▶ EXERCISE SET
1. Translate this sentence from the Scribegate design decisions into Spanish: "The frontmatter is stripped before rendering; it's metadata, not content."
2. According to the Scribegate design decisions, what happens when a user edits one of the auto-managed frontmatter fields in the markdown?
3. Write the next part of the Scribegate design decisions, starting after its last sentence.

▶ SELECTED PASSAGE
——————
Design Decisions¶

This document captures architectural and product decisions that extend beyond the original spec. Each section describes the decision, the rationale, and how it affects the implementation.

1. Document Frontmatter¶

Decision¶

Documents support optional YAML frontmatter for structured metadata. The frontmatter is parsed and stored alongside the markdown content, enabling automated workflows, search, filtering, and audit trails.

Format¶

---
title: Vacation Policy 2026
description: Guidelines for requesting and approving time off
tags: [hr, policy, benefits]
author: jane@example.com
status: published
created: 2026-01-15
updated: 2026-04-10
---

# Vacation Policy

The actual markdown content starts here...

Supported Fields¶

Field	Type	Purpose	Auto-managed?
`title`	string	Display title (overrides filename)	No, authored
`description`	string	Short summary for listings and search	No, authored
`tags`	string[]	Categorization and filtering	No, authored
`author`	string	Original author's email	Yes, set on creation
`status`	string	Document lifecycle (`draft`, `published`, `archived`, `deprecated`)	Semi-auto (set on approval/archival)
`created`	date	Creation timestamp	Yes, auto
`updated`	date	Last revision timestamp	Yes, auto
`audit.last-reviewed`	date	When the document was last reviewed for accuracy	No, manual or triggered
`audit.review-interval`	string	How often the document should be reviewed (e.g., `90d`, `6m`, `1y`)	No, authored
`audit.next-review`	date	Computed from last-reviewed + review-interval	Yes, computed
`visibility`	string	Override repository visibility for this document	No, authored

Design Rules¶

Frontmatter is optional. A document with no frontmatter is valid. Missing fields use sensible defaults.
Auto-managed fields are system-controlled. The API sets created, updated, and audit.next-review. User edits to these fields in the markdown are silently overwritten.
Unknown fields are preserved. If a user adds custom frontmatter keys, Scribegate stores them as-is. This enables team-specific workflows without Scribegate needing to understand every field.
Frontmatter is indexed. Tags, status, and dates are queryable for filtering and search.
Content vs. metadata. The frontmatter is stripped before rendering; it's metadata, not content.

Audit Trail Use Cases¶

The audit fields enable compliance and knowledge management workflows:

Stale document detection: Dashboard showing documents past their audit.next-review date
Review cadence: "All HR policies must be reviewed every 90 days" → set audit.review-interval: 90d
Accountability: "Who last confirmed this document is accurate?" → audit.last-reviewed + revision history

Implementation Notes¶

Parse YAML frontmatter with a lightweight YAML parser (YamlDotNet) during document save
Store parsed frontmatter as a JSON column on the Document entity for querying
Keep the raw markdown (including frontmatter) in the Revision.Content field for lossless round-tripping
API endpoints for filtering by tags, status, and audit dates

2. GitHub-Style URL Structure¶

Decision¶

URLs follow the domain/owner/repo/path-to-document pattern, similar to GitHub. Implemented in M5.
——————
▶ DATASET ENTRIES
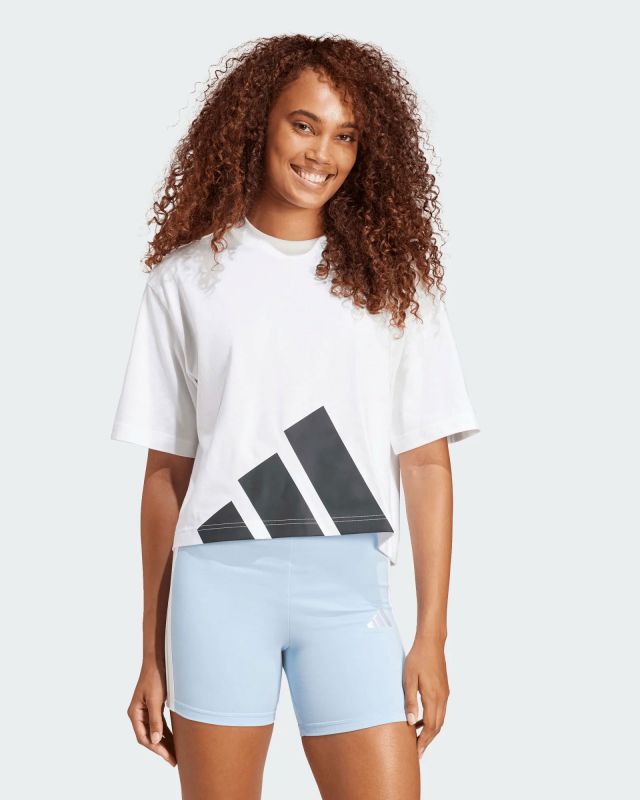 Prodotto: ADIDAS - T-SHIRT DONNA MEZZA MANICA BIANCA  CON LOGO STAMPATO - JG8737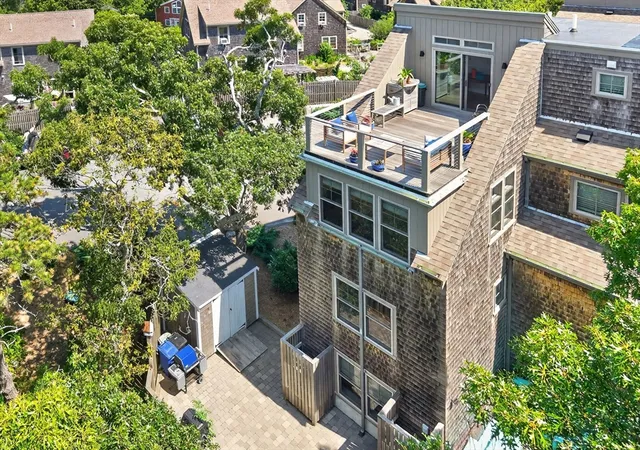 5-stable-path-a-provincetown-ma-02657/hzid_ee57451f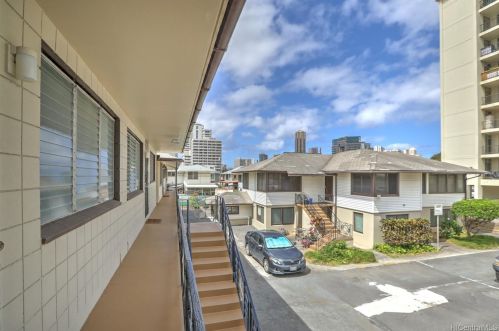 2227 Date St, Honolulu HI 96816-1024 exterior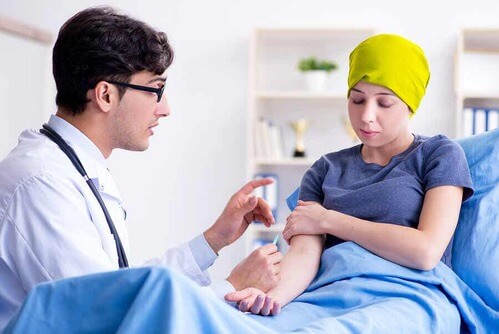 Medico e paziente in oncologia.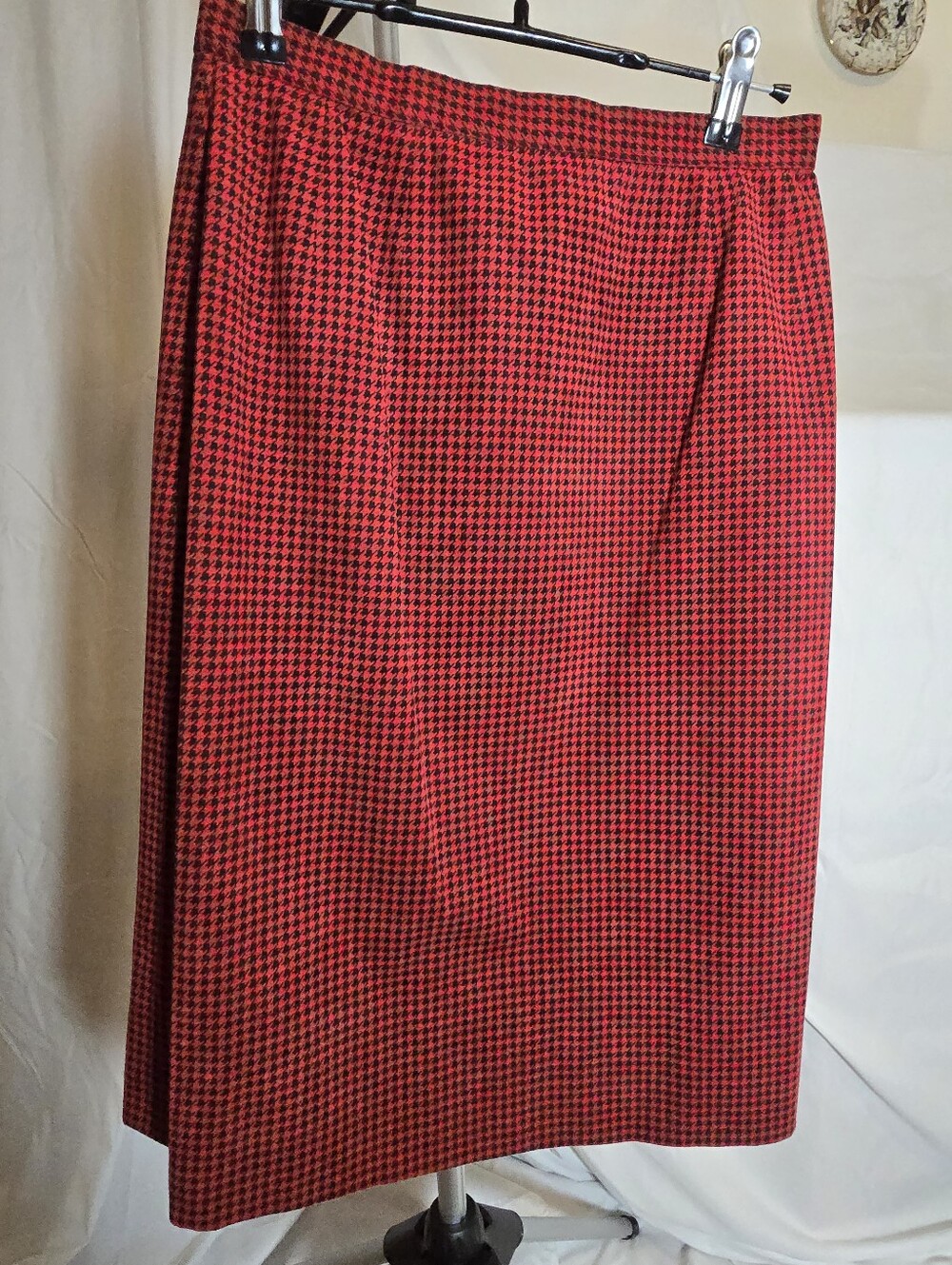 Vintage Suede Red Houndstooth Pencil Skirt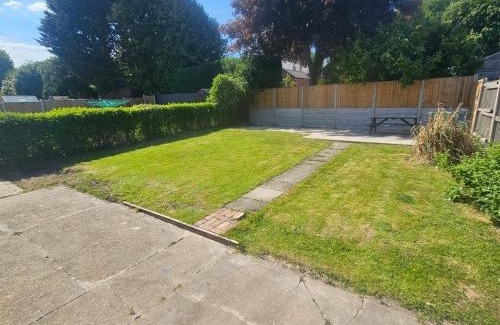 Wrexham Casa | Modernised 3 Bed House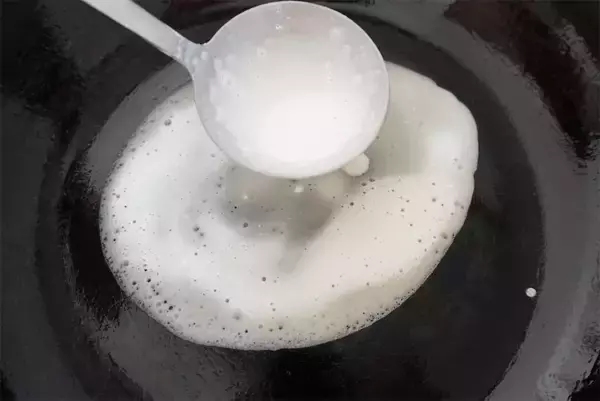 「【ひな人形スイーツ】モチふわクレープ生地でいちご包んだら…お内裏さまとおひなさま誕生♪あんこも入ってる♡」の画像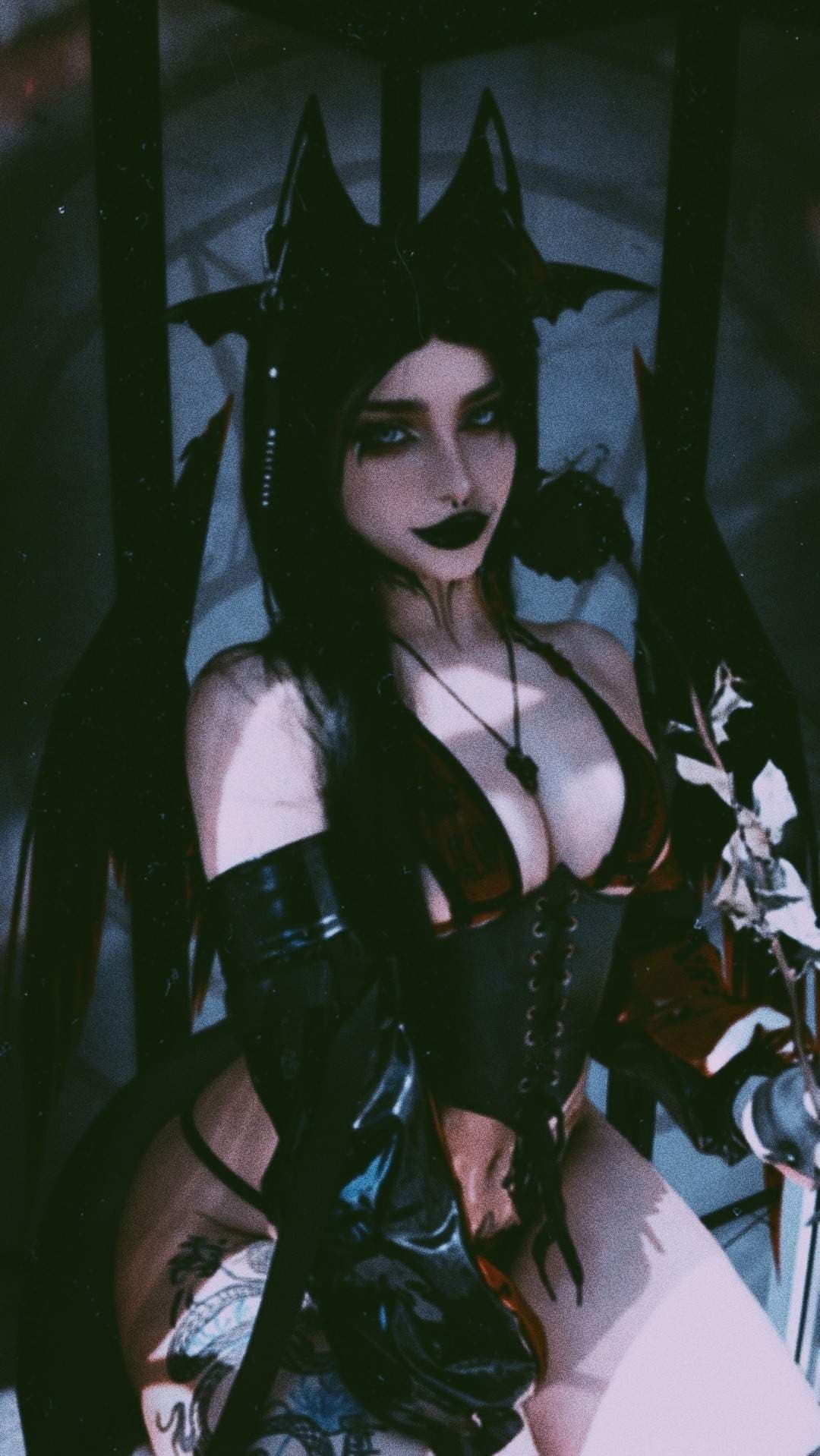the weird gothic kid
——————
▶ TASK-BY-TASK OUTPUTS
1. El frontmatter se elimina antes del renderizado; son metadatos, no contenido.

2. The edits are silently overwritten.

3.
URL Patterns¶

# Hosted version
scribegate.dev/acme-corp                           # Owner profile/org page
scribegate.dev/acme-corp/handbook                  # Repository root (file tree)
scribegate.dev/acme-corp/handbook/onboarding.md    # Document view
scribegate.dev/acme-corp/handbook/hr/vacation.md   # Nested document

# Self-hosted — same shape, owner is the user who created the repo
docs.example.com/jane/handbook
docs.example.com/jane/handbook/onboarding.md

Ownership¶

Every repository has an owner — either a user or an organization (organizations arrive later; for now the owner is always a user). Implementation:

Repository.OwnerId is an FK to User, with a composite unique index on (OwnerId, Slug). Two different owners can reuse the same slug.
On repository creation the caller becomes the owner.
Backfill: when the M5 migration runs against an existing database, all pre-M5 repositories are assigned to the earliest admin user (lowest CreatedAt with IsAdmin = true). If no admin exists the migration aborts loudly — the operator is expected to bootstrap an admin user before upgrading.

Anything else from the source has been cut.